Fleetmatics Group PLC
- Company type: Subsidiary
- Industry: SaaS Fleet management software
- Founded: 2004
- Defunct: 6 March 2018
- Fate: Rebranded as Verizon Connect
- Headquarters: Dublin, Ireland (Global HQ) Waltham, Massachusetts (United States HQ)
- Owner: Verizon Consumer (Verizon)
- Number of employees: 3000+ (as of 2018)
- Parent: Verizon Connect
- Subsidiaries: SageQuest Visirun Inosat Global Communicate 2 Field TrackEasy^{[citation needed]}
- Website: fleetmatics.com

= Fleetmatics =

Fleetmatics was a provider of software-as-a-service (SaaS) for fleet management, a key component of Fleet digitalization. Based in Dublin, Ireland, the company offered web-based and mobile application services that provided fleet operators with information on vehicle location, speed, mileage, and fuel usage. Verizon was one the largest GPS fleet management system globally (alongside Wialon and Geotab) with over 1.8 million vehicles managed through over 80,000 customers. Fleetmatics also provides field management, job scheduling and workflow services.

==History==
Fleetmatics Group PLC, founded in 2004, was a provider of fleet management services delivered as software-as-a-service. In 2010, FleetMatics acquired the US software company SageQuest LLC, which provided GPS vehicle management tools for utility, cable, and broadband companies throughout North America. In 2016, FleetMatics expanded its Southern Europe presence with the acquisition of Inosat Global.
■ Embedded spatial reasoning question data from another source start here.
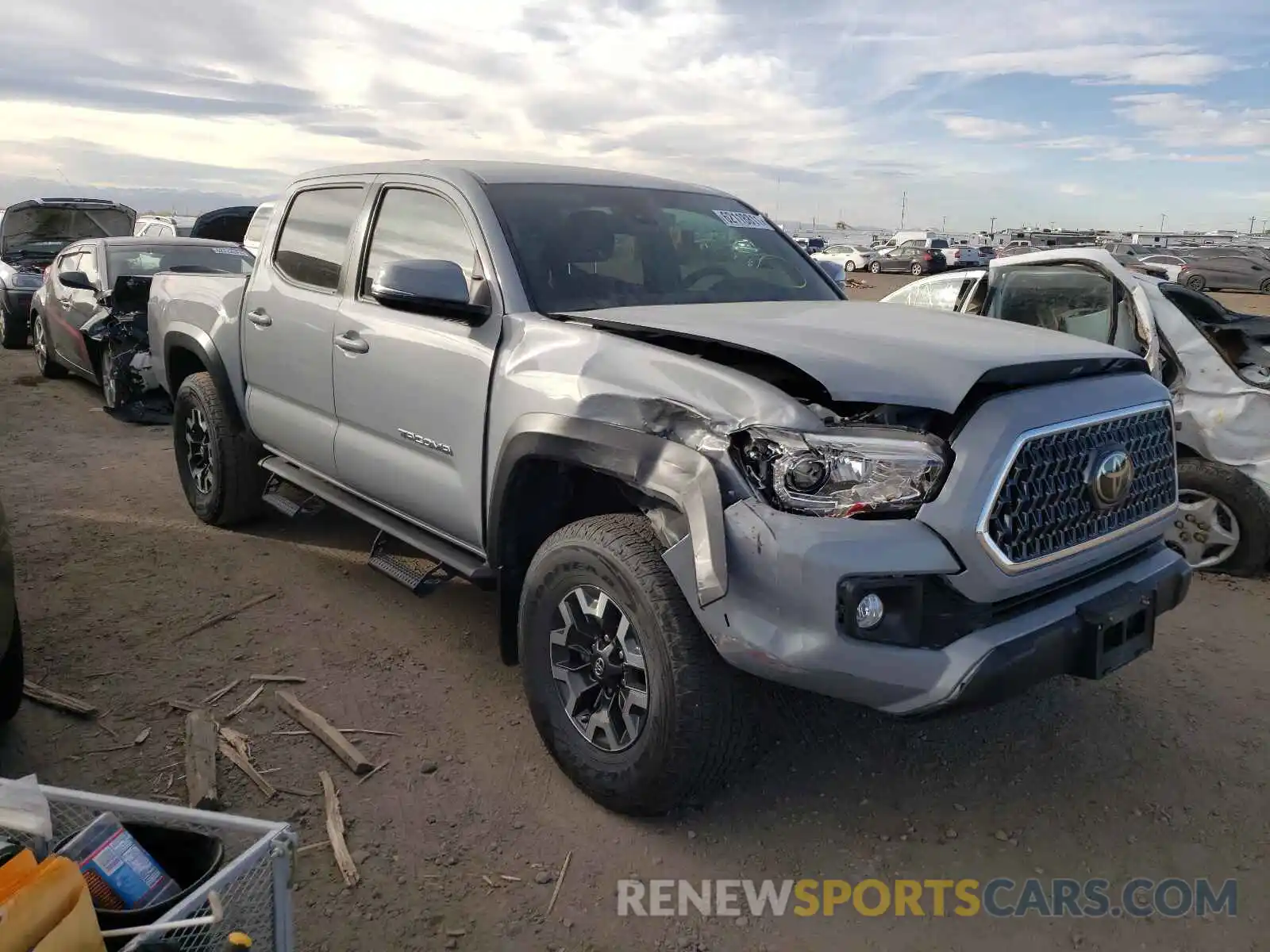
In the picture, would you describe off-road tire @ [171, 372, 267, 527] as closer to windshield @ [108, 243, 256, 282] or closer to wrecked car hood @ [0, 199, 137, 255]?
windshield @ [108, 243, 256, 282]

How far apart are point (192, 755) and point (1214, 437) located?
4975mm

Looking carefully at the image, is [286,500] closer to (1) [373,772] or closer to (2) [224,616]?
(2) [224,616]

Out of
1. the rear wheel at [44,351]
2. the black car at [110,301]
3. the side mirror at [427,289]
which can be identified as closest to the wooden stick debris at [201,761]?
the side mirror at [427,289]

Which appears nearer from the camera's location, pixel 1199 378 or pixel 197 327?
pixel 1199 378

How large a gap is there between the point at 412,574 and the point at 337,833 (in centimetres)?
113

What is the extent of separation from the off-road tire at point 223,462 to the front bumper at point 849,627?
11.9 feet

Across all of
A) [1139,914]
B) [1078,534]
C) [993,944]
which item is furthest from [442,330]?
[1139,914]

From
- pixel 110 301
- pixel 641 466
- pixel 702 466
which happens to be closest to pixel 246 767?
pixel 641 466

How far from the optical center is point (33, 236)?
47.1ft

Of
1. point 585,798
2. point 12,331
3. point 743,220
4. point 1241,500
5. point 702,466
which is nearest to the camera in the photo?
point 702,466

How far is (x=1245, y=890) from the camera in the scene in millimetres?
2646

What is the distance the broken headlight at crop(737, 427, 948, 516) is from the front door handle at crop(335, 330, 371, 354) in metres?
2.11

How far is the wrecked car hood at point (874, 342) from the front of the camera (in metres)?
2.44

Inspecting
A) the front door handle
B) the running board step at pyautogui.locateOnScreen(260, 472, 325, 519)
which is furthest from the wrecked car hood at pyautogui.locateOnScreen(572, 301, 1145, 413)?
the running board step at pyautogui.locateOnScreen(260, 472, 325, 519)
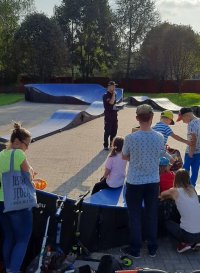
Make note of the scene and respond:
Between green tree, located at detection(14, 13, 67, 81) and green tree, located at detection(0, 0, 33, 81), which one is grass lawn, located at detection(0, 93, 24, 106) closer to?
green tree, located at detection(14, 13, 67, 81)

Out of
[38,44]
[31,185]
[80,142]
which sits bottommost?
[80,142]

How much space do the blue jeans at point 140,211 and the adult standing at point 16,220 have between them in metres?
1.26

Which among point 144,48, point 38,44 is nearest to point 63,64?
point 38,44

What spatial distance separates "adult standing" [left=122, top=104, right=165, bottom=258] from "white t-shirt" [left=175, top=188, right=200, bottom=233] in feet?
1.42

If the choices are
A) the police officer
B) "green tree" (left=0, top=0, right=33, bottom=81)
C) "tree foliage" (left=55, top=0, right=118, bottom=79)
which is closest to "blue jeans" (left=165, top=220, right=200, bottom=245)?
the police officer

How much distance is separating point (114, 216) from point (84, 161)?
525cm

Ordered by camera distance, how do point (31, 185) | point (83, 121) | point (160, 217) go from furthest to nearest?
point (83, 121) → point (160, 217) → point (31, 185)

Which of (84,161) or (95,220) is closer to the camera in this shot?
(95,220)

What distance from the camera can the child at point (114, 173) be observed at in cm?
626

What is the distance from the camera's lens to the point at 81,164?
995cm

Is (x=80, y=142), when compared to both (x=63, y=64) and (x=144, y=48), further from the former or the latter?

On 1 August 2016, Verizon announced its intention to acquire Fleetmatics for $2.4 billion in cash to expand its Telematics services, and the deal was completed in November 2016.

In October 2017, Fleetmatics registered its Electronic Logging Device (ELD) for Android with the Federal Motor Carrier Safety Administration (FMCSA).

On 6 March 2018, Fleetmatics and its sister companies, Telogis and Verizon Telematics, were rebranded as Verizon Connect.